▶ Questions to answer:
1 – In the forum thread about parsing OSM PBF data, at what level does the spatial filtering currently happen?
2 – Carry on the forum thread about parsing OSM PBF data, starting after its last line.

▶ Supplied text:

-*-

So my question becomes, is it even possible to adapt your method to the border-crossing-edges-inclusive approach that I need for network tiling (and keep similar performance).
Speaking of performance, getting the data within the square bounding polygon takes less than 0.1 seconds. Converting that included data into a networkX graph (get_network
) takes about 4 minutes...even when it turns out that there are zero nodes and edges in the block. These are fairly small areas, so I expected it to be faster per block. Doing my whole region this way would take 16 days. Does that sound right?
@bramson
Whereas, if the boundary-intersecting edges are kept, then neighboring tiles are minimally redundant; i.e., all and only the data needed to merge neighboring tiles is maintained in the tiles.
This would indeed be an optimal case, but the problem here is not actually related to whether use "intersect" or "within" in the spatial query.
The internal structure of OSM.PBF is stuctured in a way that the most efficient way to parse the data happens as follows:
- Parse all nodes from the PBF (and here I mean the OSM element, not nodes related to graph)
- Parse all ways (closed and open) --> the nodes from step 1 are used to create geometries
- Parse all relations --> the nodes from step 1 are used to create geometries
And as it is currently, the spatial filtering happens at the level of nodes
(i.e. step 1). So changing the logic to such that you would parse ways before nodes (i.e. to get information which nodes to keep) requires iterating the same PBF file two times which is not most efficient. I am anyway actually working on doing this kind of approach (i.e. to first filter ways, and then nodes) because that would also allow handling memory much more efficiently, as only the raw data that is needed to create, let's say, street network, is parsed from the PBF. I'll keep this thing in mind when developing that, so perhaps there would be a way to filter the ways in a "smarter way" but the performance will be worse because of this "double iteration" (how much worse, don't know yet).
Speaking of performance, getting the data within the square bounding polygon takes less than 0.1 seconds. Converting that included data into a networkX graph (get_network) takes about 4 minutes...

-*-

▶ Dataset excerpts:
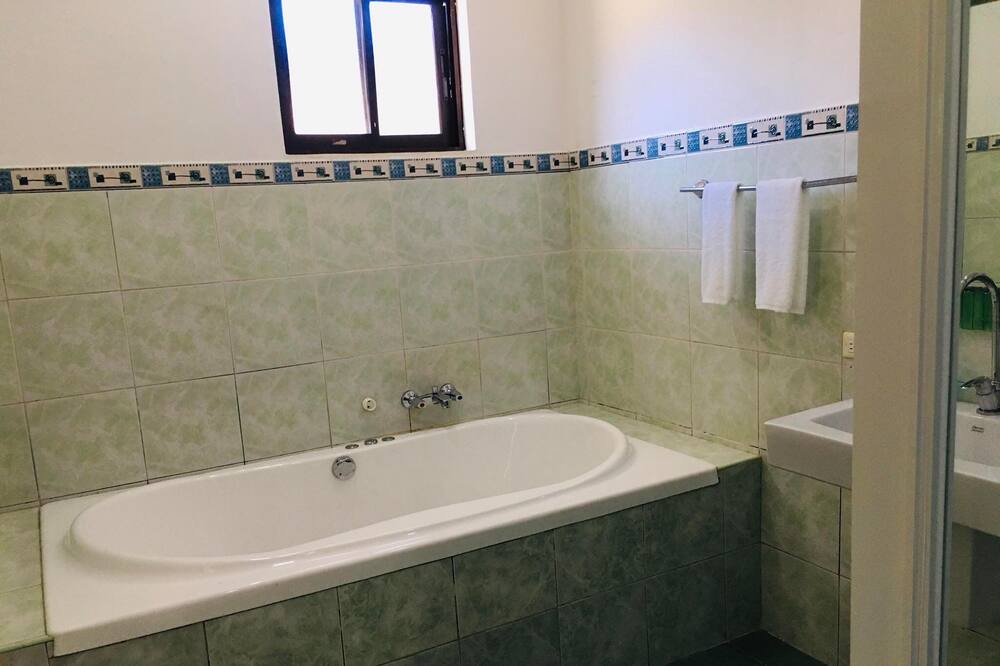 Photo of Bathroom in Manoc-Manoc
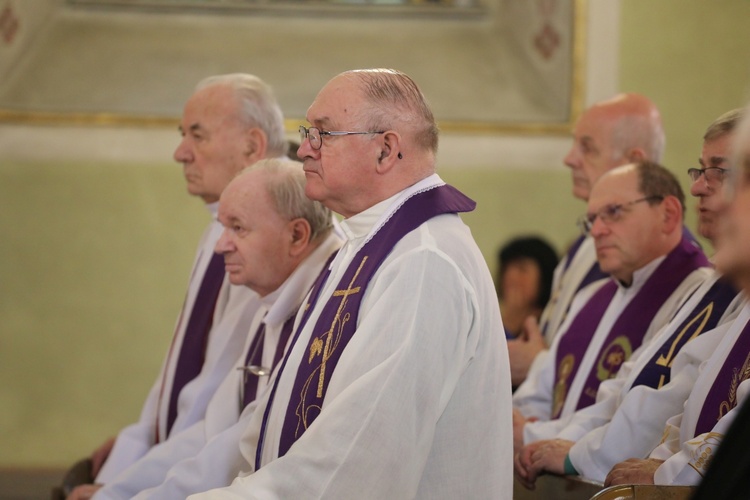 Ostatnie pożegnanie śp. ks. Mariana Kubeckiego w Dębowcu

-*-

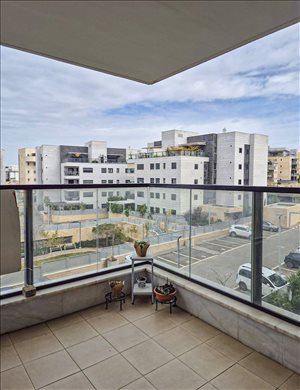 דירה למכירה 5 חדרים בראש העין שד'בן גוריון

-*-

▶ Task responses:
1 – At the level of nodes, which is step 1, when all nodes are parsed from the PBF.

2 –
There is indeed a big drop in speed when the nodes are filtered based on bounding box (as the locations of all nodes in the PBF are always checked against the bounding box). There might be ways to make this more efficient, but haven't thought about this much yet. But yes, if you have a large PBF file, filtering based on bounding box can be quite slow as mentioned here.
But in case you need to do these kind of small area data extractions, pyroms
probably isn't the best tool to do that (as the tool is designed to parse whole pbf files efficiently). But you could use osmnx instead which uses OverPass API as a backend (works efficiently for small areas, such as your case).
Thanks again for your hard work and detailed feedback.
Your workflow is exactly as I imagined it. Because the OSM format is strongly node-first, with everything built from them, it totally makes sense to start from them and filter there.
For the performance, I think you got it backwards. Getting the data for a small grid is amazingly fast 0.1 SECONDS!!! Doing this for a city district took only 0.7 seconds. That part is amazingly fast. So, doing two passes of that step in order to get all the edges with an endpoint within the boundary polygon would be fine, probably not even noticeable (in my case).
Converting it to a network takes 4 minutes...even when the network is empty! This may point to a problem in my system, and one thing that occurred to me is the warning I get for version incompatibility:
C:\WinPython\python-3.6.5.amd64\lib\site-packages\geopandas\_compat.py:88: UserWarning: The Shapely GEOS version (3.8.0-CAPI-1.13.1 ) is incompatible with the GEOS version PyGEOS was compiled with (3.8.1-CAPI-1.13.3). Conversions between both will be slow.
If the original data is using PyGEOS, and getting the nodes/edges is using Shapely's GEOS, and they are converting, then that "will be slow". But, when the area has zero nodes/edges, that shouldn't take any time, no matter how slow, because nothing is converting, but it takes basically the same amount of time as then where are hundreds of nodes/edges.
Because I need the boundary-crossing edges, what I'm going to try next is to first get the nodes,edges geoDFs for a large region first, add the x1, y1, x2, y2 -> geometry columns to the edges, then isolate the blocks using an STRtree of my block grid, then convert the filtered DFs to networkX graphs.
Hi @bramson thanks for the additional details! 👍
Converting that included data into a networkX graph (get_network) takes about 4 minutes..
So just to be sure that, do you mean that when you use the get_network(nodes=True etc.)
it takes 4 minutes? Or when you use to_graph(nodes, edges)
function? For me, it would make more sense that the get_network(nodes=True)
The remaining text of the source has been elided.